Matt Newville newville at cars.uchicago.edu
Fri Jan 23 16:24:42 CST 2009


Sorry this is so long, and I certainly believe that everyone in this
conversation understands these issues well.  But I do think that there is
confusion in the literature (not Fornasini's work) and so some
potential for confusion for novices too.

Ignoring 3 body correlations probed by multiple scattering, XAFS is
sensitive only to R, the distance between the absorbing atom and scattering
atom.  R is a scalar, not a vector: it has no direction, it is only length.
There is no such thing as "parallel to R" or "perpendicular to R".  Bond
direction only becomes a useful idea when you include a third atom (or
more, say a whole crystal lattice).  Single Scattering XAFS is not
sensitive to this third (or more) atom, and is not sensitive to any changes
in the relative orientation of the two atoms to the rest of the system.

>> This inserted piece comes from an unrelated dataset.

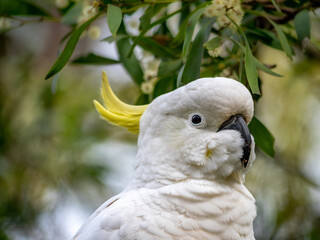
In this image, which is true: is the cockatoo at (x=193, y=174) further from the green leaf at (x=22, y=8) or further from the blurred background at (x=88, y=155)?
the blurred background at (x=88, y=155)

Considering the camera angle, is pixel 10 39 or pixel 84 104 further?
pixel 10 39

XAFS samples a distribution of distances, g(R).  sigma^2 is second moment
of g(R).  There are no directional component to <R>, sigma^2, or other
moments/cumulants of g(R).

If you imagine a central atom fixed in space and a neighboring atom that
has a fixed distance from it but can rotate freely about that atom on a
spherical shell, XAFS will see no disorder: sigma^2 will be zero.  This
closely describes an organic ligand for a molecule in solution.  The
molecule can tumble and rotate and take any orientation relative to the lab
frame (or x-ray polarization vector) but the interatomic distance is well
defined, and there will be a strong XAFS signal with a relatively small
sigma^2.  XAFS is sensitive only to displacements in R.

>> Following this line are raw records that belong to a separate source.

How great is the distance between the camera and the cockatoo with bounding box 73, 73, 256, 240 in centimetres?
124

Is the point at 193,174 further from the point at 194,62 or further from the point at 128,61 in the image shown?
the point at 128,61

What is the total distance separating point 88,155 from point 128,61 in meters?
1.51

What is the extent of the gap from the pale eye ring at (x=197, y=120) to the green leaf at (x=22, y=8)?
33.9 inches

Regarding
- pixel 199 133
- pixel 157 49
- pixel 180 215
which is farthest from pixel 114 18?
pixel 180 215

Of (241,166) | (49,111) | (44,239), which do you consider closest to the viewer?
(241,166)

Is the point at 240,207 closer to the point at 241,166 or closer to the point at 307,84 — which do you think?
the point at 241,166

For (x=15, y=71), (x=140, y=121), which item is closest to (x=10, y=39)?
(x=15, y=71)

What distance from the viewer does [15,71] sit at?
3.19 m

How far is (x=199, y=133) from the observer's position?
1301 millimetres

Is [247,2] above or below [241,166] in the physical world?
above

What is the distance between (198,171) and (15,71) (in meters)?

I generally like Fornasini's work, and agree with the basic physics (well,
maybe it's geometry) of the result John cites, but I might use different
notation and terms. I would point out that they use "u^2_perp" and
"u^2_parallel", and that the diffraction <u^2> values DO have
directionality, while sigma^2 does not.

The general topic here is "how can one relate XAFS values for R and sigma2
to diffraction results for spacing between lattice planes and points"?,
part of a recurring theme in the literature to relate temperature dependent
changes in XAFS R to thermal expansion coefficients measured as bulk
properties of materials or as the temperature dependence of the distance
between lattice planes as measured by diffraction.

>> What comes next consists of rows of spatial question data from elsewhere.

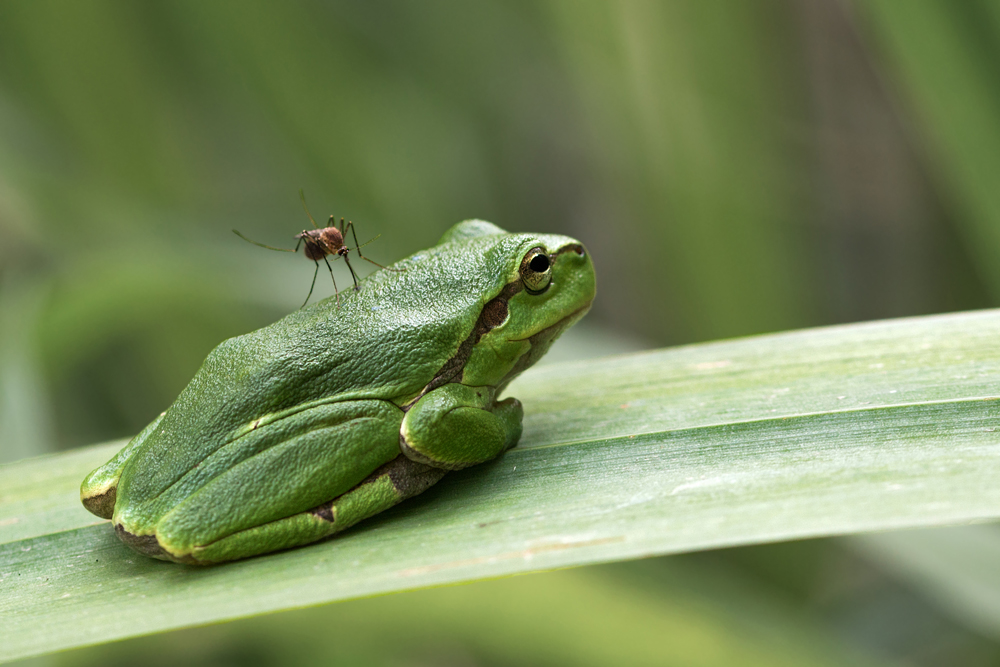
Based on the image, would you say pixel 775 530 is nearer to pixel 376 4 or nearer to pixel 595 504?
pixel 595 504

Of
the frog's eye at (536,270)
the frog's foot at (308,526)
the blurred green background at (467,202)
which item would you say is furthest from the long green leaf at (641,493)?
the blurred green background at (467,202)

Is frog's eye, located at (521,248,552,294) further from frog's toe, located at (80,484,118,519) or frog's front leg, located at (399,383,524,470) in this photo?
frog's toe, located at (80,484,118,519)

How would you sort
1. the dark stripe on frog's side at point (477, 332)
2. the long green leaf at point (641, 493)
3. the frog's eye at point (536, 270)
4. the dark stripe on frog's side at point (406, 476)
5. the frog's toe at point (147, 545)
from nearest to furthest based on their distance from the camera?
Answer: the long green leaf at point (641, 493)
the frog's toe at point (147, 545)
the dark stripe on frog's side at point (406, 476)
the dark stripe on frog's side at point (477, 332)
the frog's eye at point (536, 270)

Imagine two lattice points separated by a distance L, and two atoms
vibrating isotropically around each lattice point, such that the average
position is exactly at the lattice point, but that it samples off-lattice
points with some Gaussian distribution.  Assume that the displacements of
the two atoms are completely uncorrelated.  That is, you have two fuzzy
little distributions for atoms around fixed lattice points:

         O -- O
	 1    2

Consider a snapshot with atom 1 displaced "up" (+y direction) from it's
lattice point by distance d, and atom 2 displaced by the same distance:

 Atom2      sign of (R-L)   R^2
 center      +             L^2 + d^2
 up    (+y)  0             L^2
 down  (-y)  +             L^2  + (2d)^2
 right (+x)  +             (L+d)^2 + d^2
 left  (-x)  -             (L-d)^2 + d^2
 in    (+z)  +             L^2 + 2 * d^2
 out   (-z)  +             L^2 + 2 * d^2

If these are sampled uniformly, the average R is greater than L.
Considering all the displacements for atom 1, you'll have something like
      <R> ~= L + <d^2>/2R

This is just due to the triangle inequality, and is basically the result
Fornasini et al give.  It means that the <R> from XAFS will be longer than
the distance between lattice points measured by diffraction.  It also means
the temperature dependence of <R> may be different from that of L.  This
can be important if you want relate distances measured by XAFS to those
measured by diffraction in systems with high thermal disorder (say, hot
metals).   And it is precisely because XAFS is sensitive to R alone.